My role for the afternoon was to observe and try to gather some data that indicated how the young people felt about the day, what they may have learned and the impact the programme may have had on them. There was lots to take in, but the key things I noticed were:

  • Curiosity
  • Candour
  • Consciousness


It seemed that the programme was sparking curiosity about both Church and God and each other. When asked what they had learned one young person gave me a potted history of St Ignatius conversion story which led to a brief conversation where they

considered whether having difficult things happen in your life might make you wonder if God exists. Another asked one of the leaders “Is church always like this?” whilst one young person described how she had discovered new connections between her and another classmate through a game they had played “I didn’t know [her] but now I know I have things in common with her”. Comments in their presentation to parents & members of the Church congregation reflected some curiosity about Jesus, valuing having learned about him and about God. One young person felt this was going to help them when they were older if they can “remember all the answers to the different questions”.


The young people were remarkably honest about themselves and their experiences. They openly spoke about learning about and respecting people’s different beliefs, some shared how they valued learning about Jesus and being able to ask questions about him. Their prayers were honest about situations where they felt they had got things wrong and wanted forgiveness –“I’m sorry for hitting my sister” “I feel guilt when I lie” – or what they were apprehensive about - “I’m nervous about going to [Year 6 trip]” “I’m worried about the transition to [secondary] school”. One young person spoke matter of factly about what she and others sometimes say when they get “uncontrollably angry” and said that she was going to use her experience of this to help others stay calm.

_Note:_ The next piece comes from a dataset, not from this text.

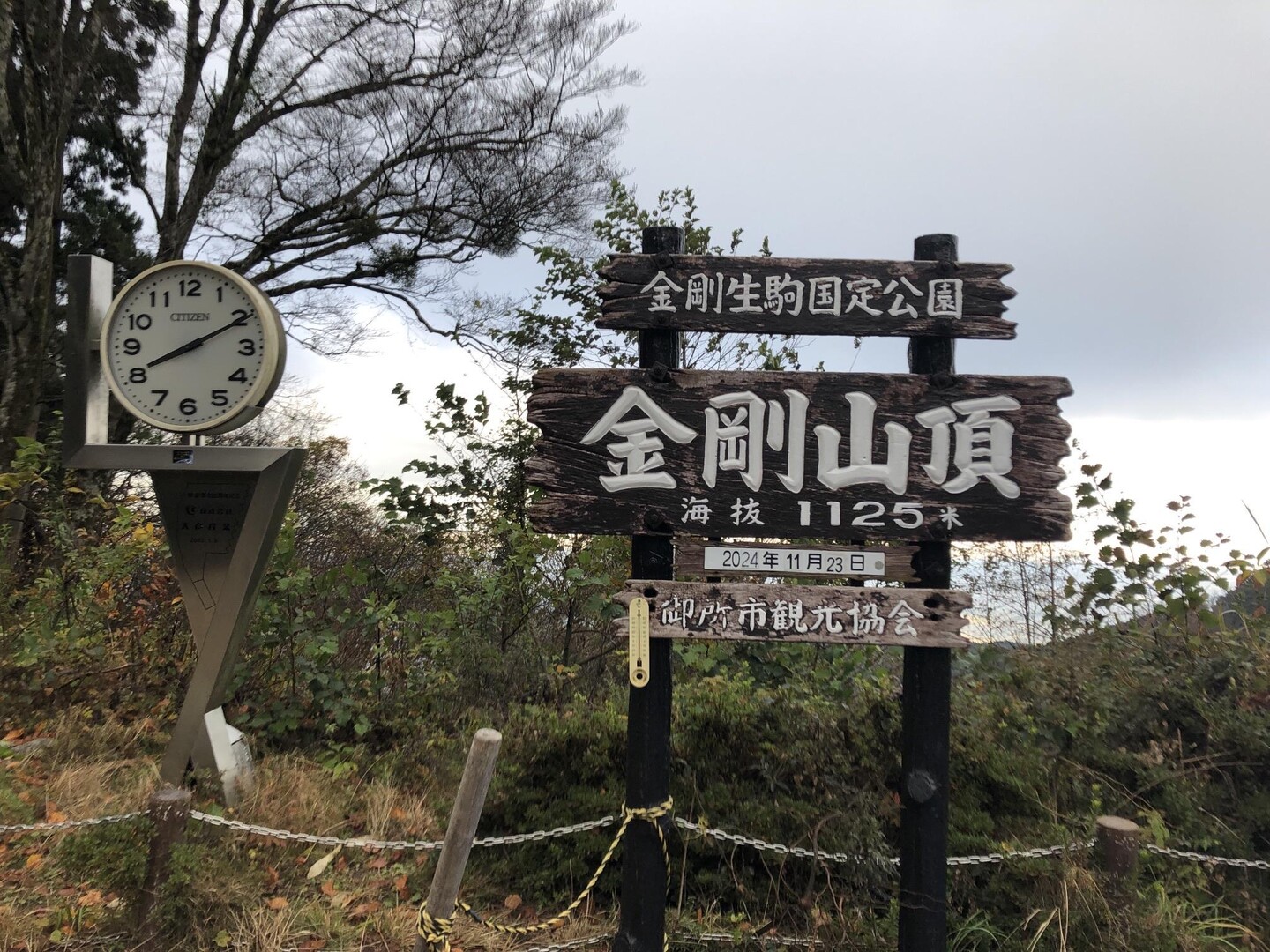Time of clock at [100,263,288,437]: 8:10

There was a widespread understanding and awareness of mental health and resilience was a key theme of the day. One young person talked about the symbolic trellis model they had made and how all the sticks needed to be in place to hold it up, another said he had learned that “work can be hard but you need to show resilience.” For one girl the examen was a tool that was helping her to cope with bullying and another referenced some her own experience of other people’s mental ill health and how she now felt she might respond differently.

It struck me that the journey of these young people on the Alban Way could be illustrated by the Examen prayer that they led us in at the end:

  • Pause: Be still and breathe – step out of your normal rhythms, take time to pause away from school, from lessons and allow your body to downregulate from the usual pressures of life
  • Gratitude: What are you grateful for? – what’s good in your life, who are you connected to, what can you celebrate?
  • Self-awareness: What do you notice? – where have your emotions been today, what have you experienced?
  • Support: Where do you need help? – Are there things you wish you’d done differently/want to say sorry for, do you need help with anything? What would you like to change?
  • Self-efficacy: What can you change? – Going back into your lives from here where is your agency, what can you influence?

The day ended with one of the students bravely performing a song she had written herself during the day. Her words were what I imagine Jesus might have been saying to her and her peers:

“Be yourself, not someone else

Be brave and have resilience

Don’t give up.”

Something I’ve had to remind myself multiple times this week already!